Revenons en Inde. Nous avons passé quelque temps en Europe et, dans de nombreuses lettres, nous avons essayé de regarder sous l’agitation, la lutte et la guerre, et de comprendre ce qui s’y passait aux XVIe et XVIIe siècles. Je me demande quelles impressions tu as tirées de cette période en Europe. Quelles que soient tes impressions, elles doivent être très mitigées, et ce n’est pas surprenant, car l’Europe était à ce moment-là un endroit très mélangé et curieux.

Une guerre continue et barbare, un fanatisme religieux et une cruauté sans égal dans l’histoire, l’autocratie et le «droit divin» des rois, une aristocratie dégénérée et une exploitation éhontée du peuple. La Chine semblait avoir une longueur d’avance sur tout cela – elle était un pays cultivé, artistique, tolérant et plus ou moins pacifique. L’Inde, malgré les perturbations et la dégénérescence, se comparait favorablement à bien des égards.
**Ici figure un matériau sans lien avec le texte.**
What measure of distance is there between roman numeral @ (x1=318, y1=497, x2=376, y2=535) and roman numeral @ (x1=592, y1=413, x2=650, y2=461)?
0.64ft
Mais l’Europe a également montré un visage différent et plus agréable. Il y avait les débuts de la science moderne visibles, et l’idée de la liberté populaire commence à grandir et à ébranler les trônes des rois. Au-dessous de ces derniers, et la cause de celles-ci et de la plupart des autres activités, se trouve le développement commercial et industriel des pays d’Europe occidentale et nord-ouest. De grandes villes se développent, pleines de marchands commerçant avec des pays lointains, et fredonnant avec l’activité industrielle des artisans. Partout en Europe occidentale, des guildes d’artisans – c’est-à-dire des associations d’artisans et d’artisans – grandissent. Ces classes marchandes et industrielles forment la bourgeoisie, la nouvelle classe moyenne. Cette classe grandit, mais elle rencontre de nombreux obstacles – politiques, sociaux et religieux. En politique et en organisation sociale, il y a les restes du système féodal. Ce système appartenait à une époque révolue et ne cadrait pas avec les nouvelles conditions et entravait le commerce et l’industrie. Les seigneurs féodaux facturaient toutes sortes de péages et de taxes qui irritaient les classes commerçantes. La bourgeoisie s’est donc engagée à retirer cette classe du pouvoir. Le roi n’aimait pas non plus les nobles féodaux, car ils voulaient empiéter sur son pouvoir. Le roi et la bourgeoisie devinrent donc des alliés contre les seigneurs féodaux et les privèrent d’une réelle influence. En conséquence, le roi devient plus puissant et autocratique.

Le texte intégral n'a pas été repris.